Online criminals, utilising a bogus MySpace profile, are attempting to hoax victims into downloading a malevolent Trojan Horse program by disguising it as a Microsoft update, according to researchers at McAfee.

Although not widespread, with McAfee detecting only one MySpace profile in this case, the attack illustrates how sites like MySpace can be abused by criminals.

Users are offered what appears to be a popup window advising them to download the latest version of Microsoft’s Windows Malicious Software Removal Tool, recently released this Tuesday, to help Windows users rid their systems of malware.

In fact, the popup is just a component of a larger image filling the majority of the computer screen. If the user clicks anywhere on this image, the users system will then start to download the Trojan program.
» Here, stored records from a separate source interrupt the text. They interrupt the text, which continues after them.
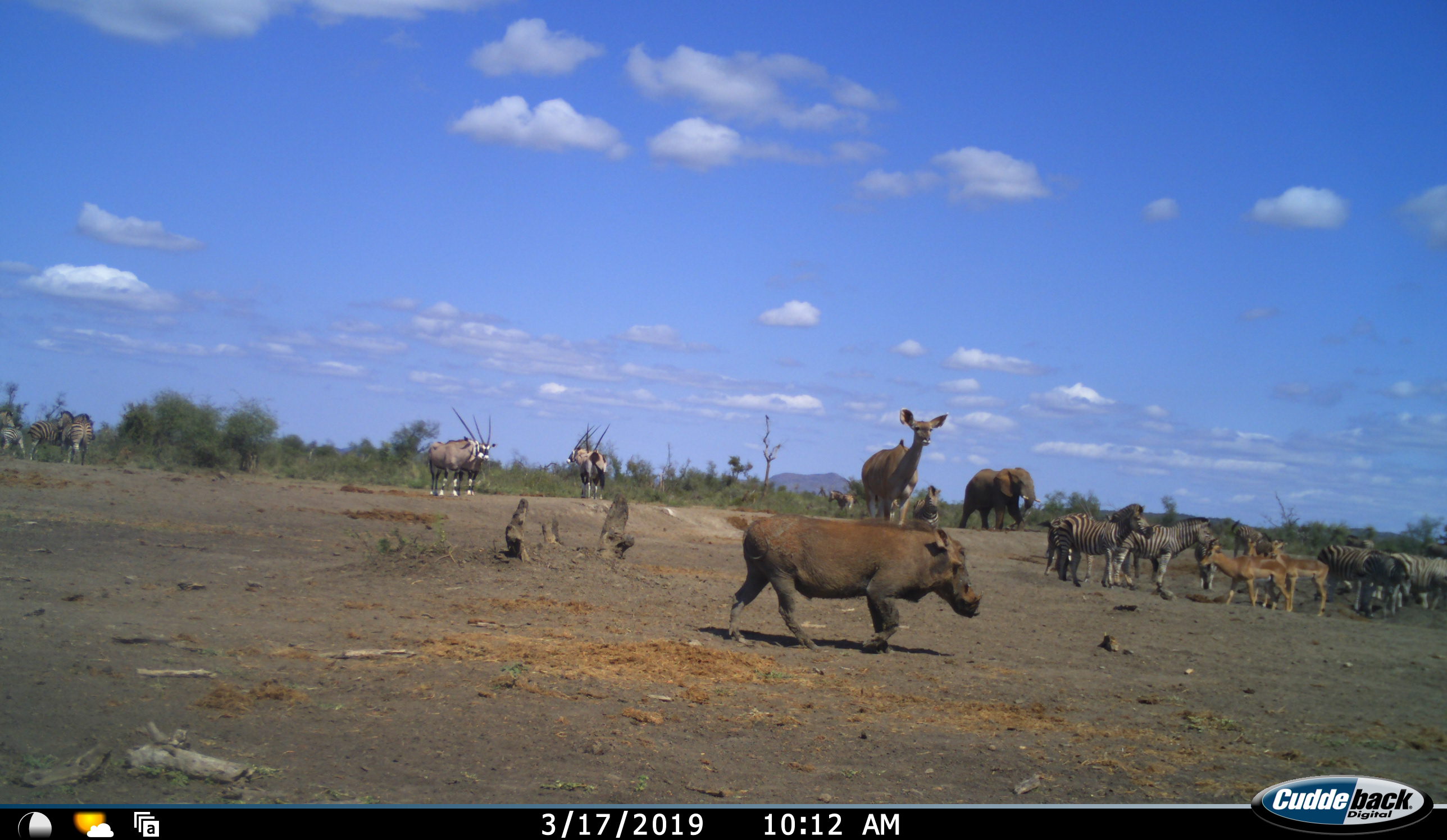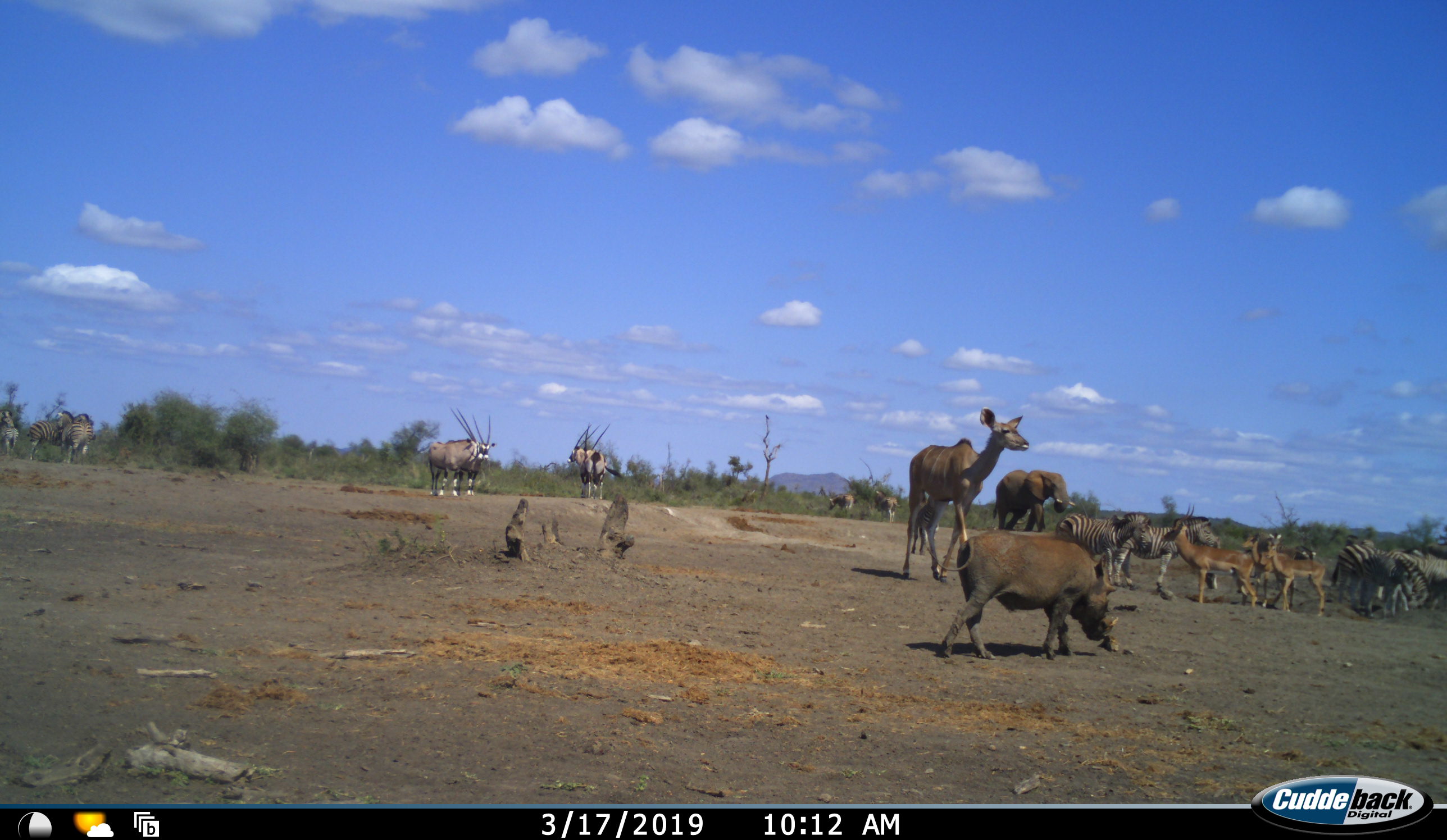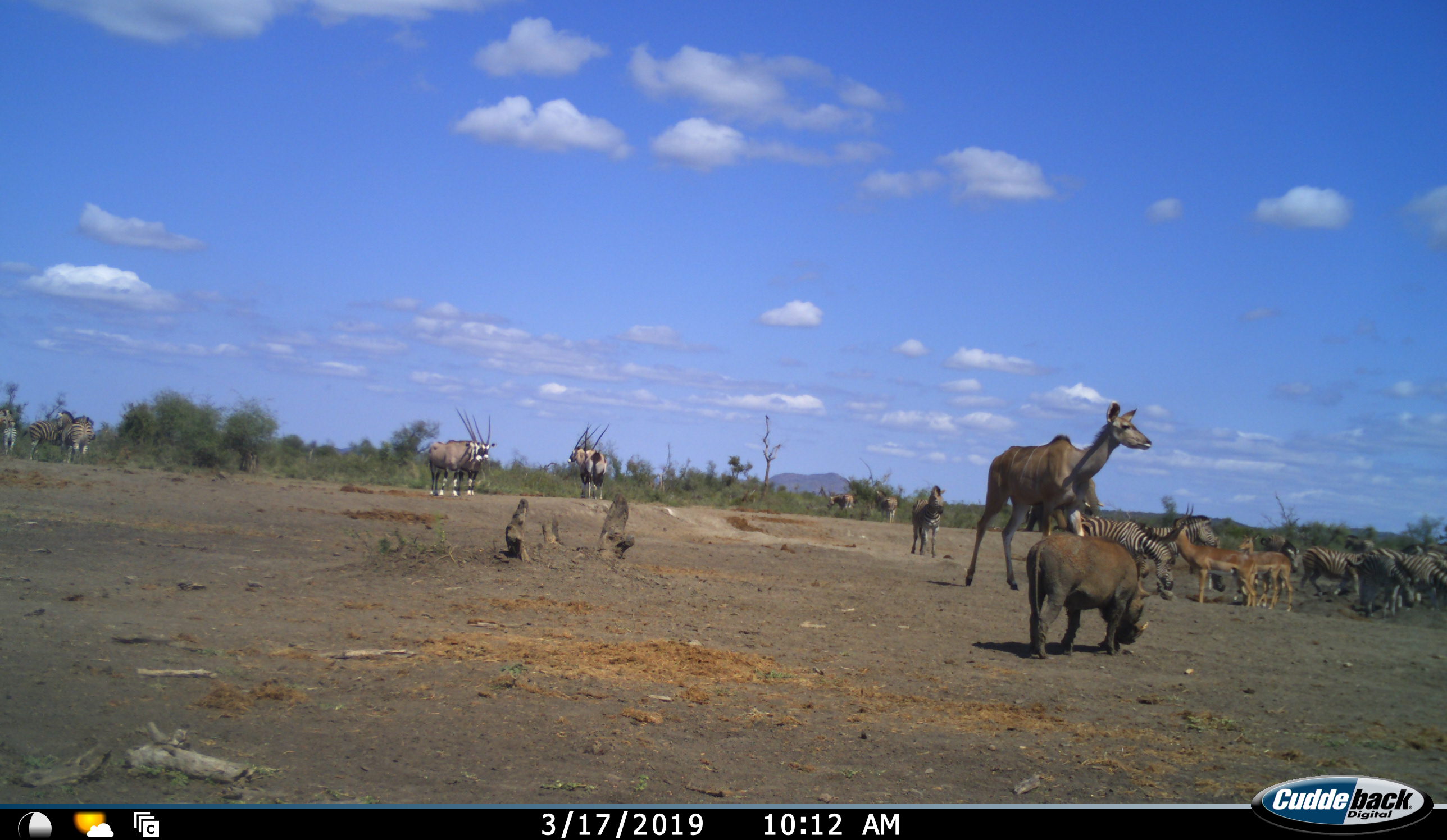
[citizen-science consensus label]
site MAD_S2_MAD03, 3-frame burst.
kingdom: Animalia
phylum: Chordata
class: Mammalia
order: Artiodactyla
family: Bovidae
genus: Aepyceros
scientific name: Aepyceros melampus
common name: impala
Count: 3.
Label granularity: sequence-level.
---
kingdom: Animalia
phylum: Chordata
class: Mammalia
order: Perissodactyla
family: Equidae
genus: Equus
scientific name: Equus quagga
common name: plains zebra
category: zebraplains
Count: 11-50.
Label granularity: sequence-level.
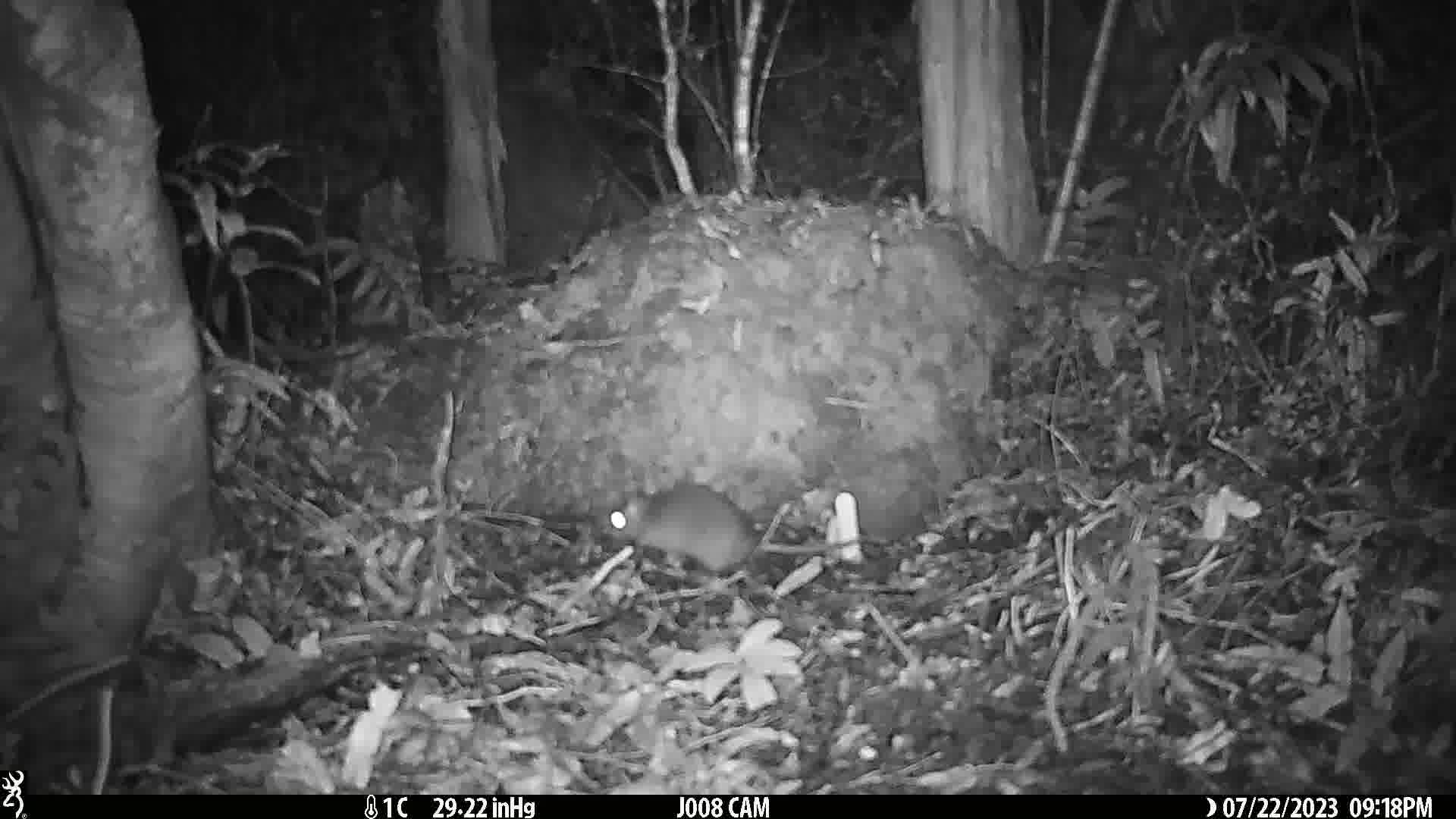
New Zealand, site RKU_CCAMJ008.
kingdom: Animalia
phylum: Chordata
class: Mammalia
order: Rodentia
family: Muridae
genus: Rattus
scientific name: Rattus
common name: rat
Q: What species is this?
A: Rat (Rattus).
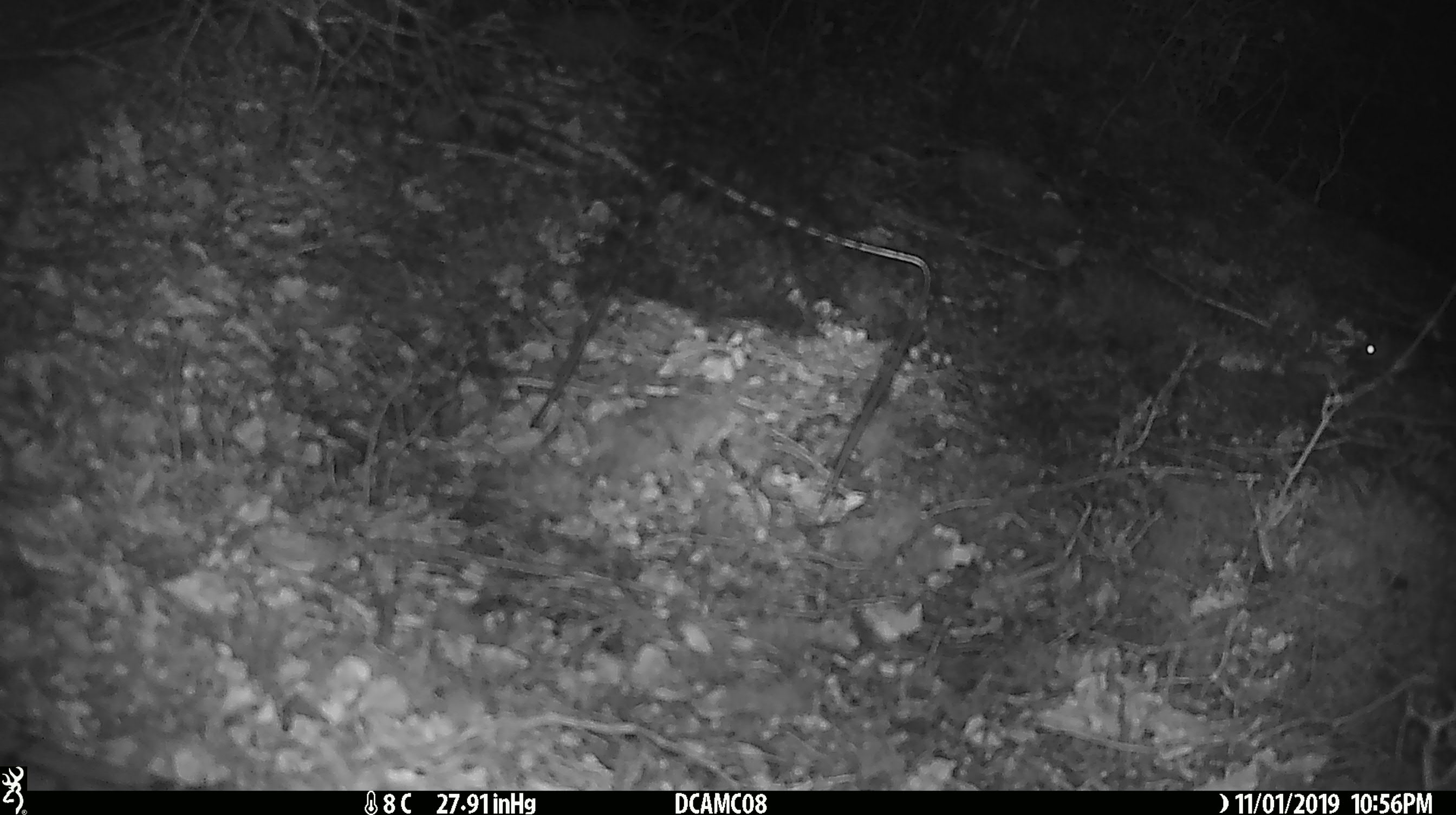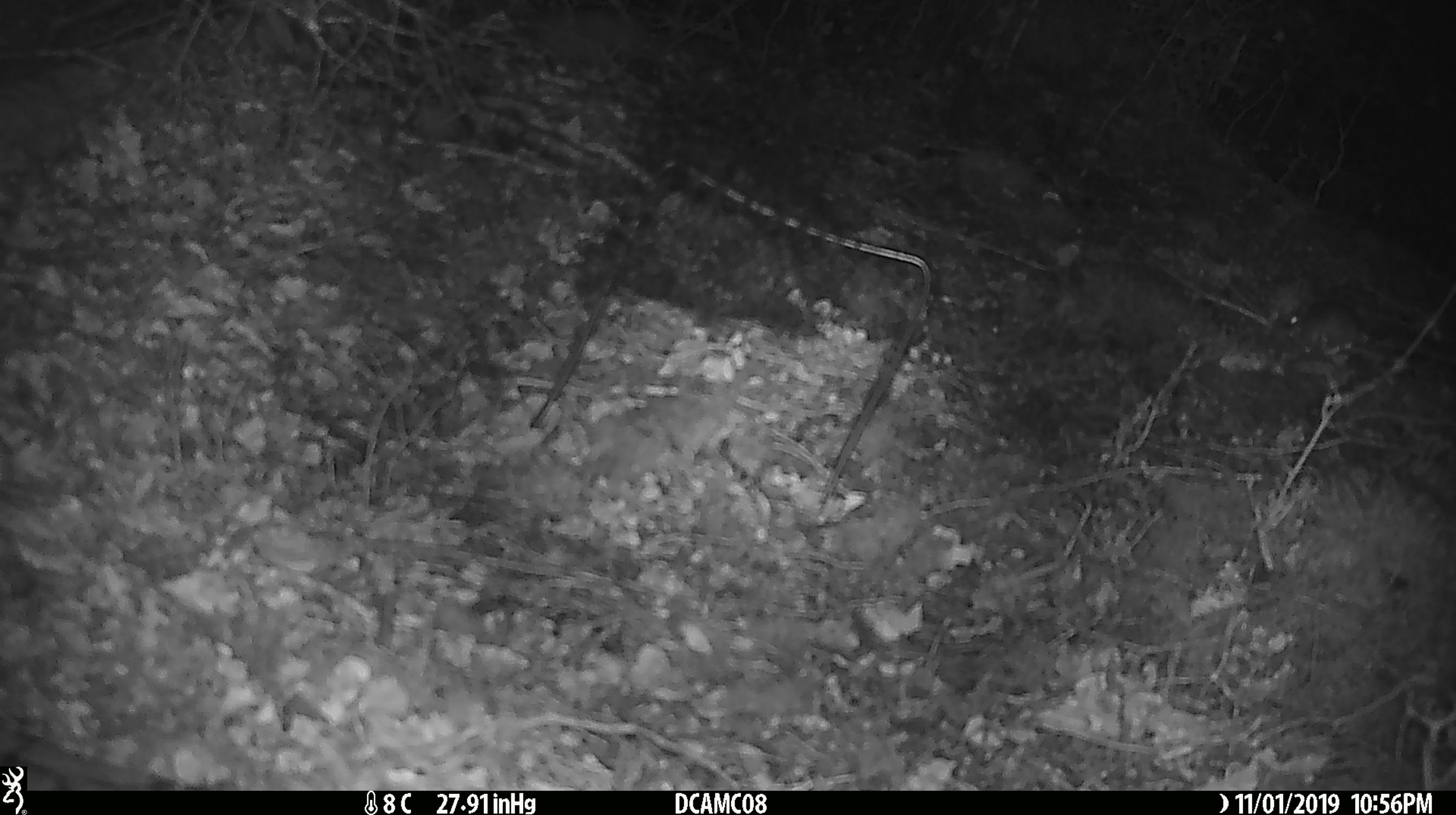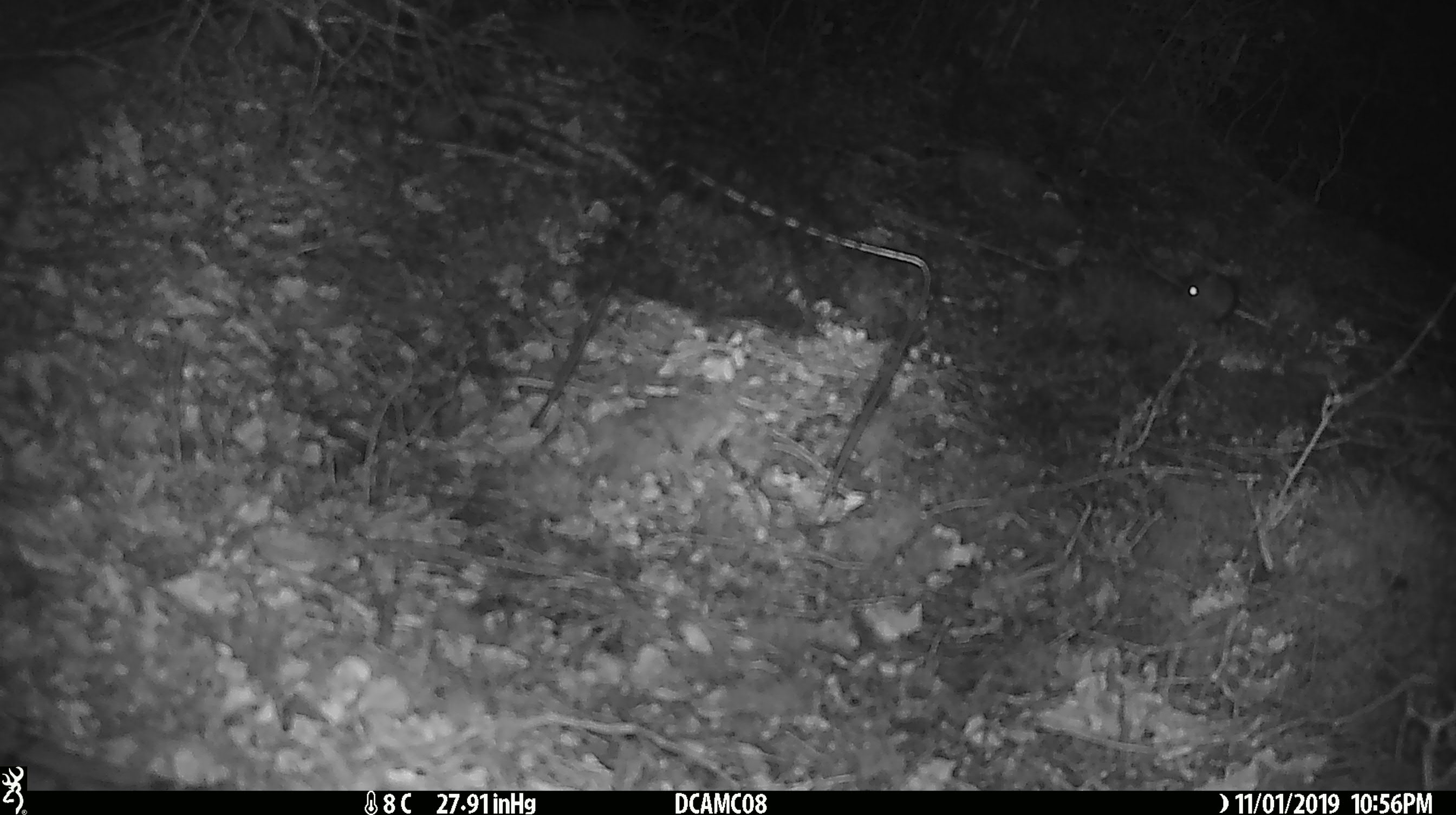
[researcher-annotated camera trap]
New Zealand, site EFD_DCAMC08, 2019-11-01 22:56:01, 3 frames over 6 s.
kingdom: Animalia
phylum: Chordata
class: Mammalia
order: Rodentia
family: Muridae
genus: Mus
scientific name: Mus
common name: mouse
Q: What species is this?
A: Mouse (Mus).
Known as TFactory, the Trojan is a recognized piece of code that has been used by criminals for more than a year, according to Dave Marcus, a security research manager with McAfee.

Either through discovery of a flaw in the MySpace code or a method of taking over user accounts, hackers were able to launch the attack, Marcus said. “Our best guess is [the owner of the one MySpace profile] just got their password and user name phished,” he stated.

Social networking sites provide members with a selection of potent Web programming tools that are increasingly inspected by hackers seeking ways to abuse them.

In November, hackers discovered how to provide Web-based attack code from the MySpace profiles of Alicia Keys and a number of other musical artists.